1) Upgrade to HTTP/2-over-TLS through a proxy:

        - client makes HTTP request through proxy (GET
http://www.example.com/)
        - server returns AltSvc to the client via the proxy (Alt-Svc:
http2=443)
        - client makes a HTTP connect request through the proxy (CONNECT
www.example.com:443)


However, some of the other cases are less clear to me:

2) What happens for clients talking HTTP/2 to a proxy with the proxy
talking HTTP/2 to the origin?  Would an ALTSVC frame referencing a
different server and using TLS get passed through meaning that the client
needs to now CONNECT through to do TLS?

3) What happens with clients talking HTTP/1 to a proxy when the proxy is
talking HTTP/2 to the origin and gets an ALTSVC frame pointing to a
different host?  Presumably the proxy needs to drop it?

Are there other similar scenarios we need to work through?

■ **DATA ROWS**
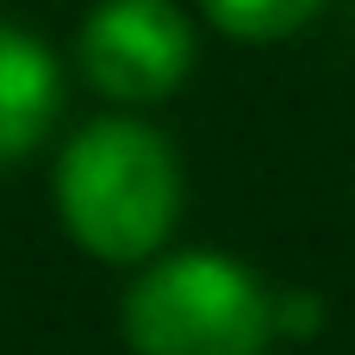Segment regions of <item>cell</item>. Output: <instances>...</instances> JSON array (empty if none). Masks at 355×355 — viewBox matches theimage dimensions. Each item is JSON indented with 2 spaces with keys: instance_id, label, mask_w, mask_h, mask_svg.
Masks as SVG:
<instances>
[{
  "instance_id": "6da1fadb",
  "label": "cell",
  "mask_w": 355,
  "mask_h": 355,
  "mask_svg": "<svg viewBox=\"0 0 355 355\" xmlns=\"http://www.w3.org/2000/svg\"><path fill=\"white\" fill-rule=\"evenodd\" d=\"M62 231L100 262H144L181 218V162L144 119H94L56 156Z\"/></svg>"
},
{
  "instance_id": "7a4b0ae2",
  "label": "cell",
  "mask_w": 355,
  "mask_h": 355,
  "mask_svg": "<svg viewBox=\"0 0 355 355\" xmlns=\"http://www.w3.org/2000/svg\"><path fill=\"white\" fill-rule=\"evenodd\" d=\"M125 343L137 355H268L275 293L237 256L187 250L131 281Z\"/></svg>"
},
{
  "instance_id": "3957f363",
  "label": "cell",
  "mask_w": 355,
  "mask_h": 355,
  "mask_svg": "<svg viewBox=\"0 0 355 355\" xmlns=\"http://www.w3.org/2000/svg\"><path fill=\"white\" fill-rule=\"evenodd\" d=\"M81 75L119 100L150 106L168 100L193 69V25L175 0H100L81 19Z\"/></svg>"
},
{
  "instance_id": "277c9868",
  "label": "cell",
  "mask_w": 355,
  "mask_h": 355,
  "mask_svg": "<svg viewBox=\"0 0 355 355\" xmlns=\"http://www.w3.org/2000/svg\"><path fill=\"white\" fill-rule=\"evenodd\" d=\"M62 106V75H56V56L19 31V25H0V168L31 156L50 131Z\"/></svg>"
},
{
  "instance_id": "5b68a950",
  "label": "cell",
  "mask_w": 355,
  "mask_h": 355,
  "mask_svg": "<svg viewBox=\"0 0 355 355\" xmlns=\"http://www.w3.org/2000/svg\"><path fill=\"white\" fill-rule=\"evenodd\" d=\"M324 0H200V12L237 44H281L318 19Z\"/></svg>"
},
{
  "instance_id": "8992f818",
  "label": "cell",
  "mask_w": 355,
  "mask_h": 355,
  "mask_svg": "<svg viewBox=\"0 0 355 355\" xmlns=\"http://www.w3.org/2000/svg\"><path fill=\"white\" fill-rule=\"evenodd\" d=\"M318 331V300L312 293H275V337H312Z\"/></svg>"
}]
</instances>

■ **PROBLEM REQUIREMENTS**
Retype the passage from the proxy and Alt-Svc message above, between "However, some of" and "to drop it?", inclusive.

■ **EXERCISE OUTPUT**
However, some of the other cases are less clear to me:

2) What happens for clients talking HTTP/2 to a proxy with the proxy
talking HTTP/2 to the origin?  Would an ALTSVC frame referencing a
different server and using TLS get passed through meaning that the client
needs to now CONNECT through to do TLS?

3) What happens with clients talking HTTP/1 to a proxy when the proxy is
talking HTTP/2 to the origin and gets an ALTSVC frame pointing to a
different host?  Presumably the proxy needs to drop it?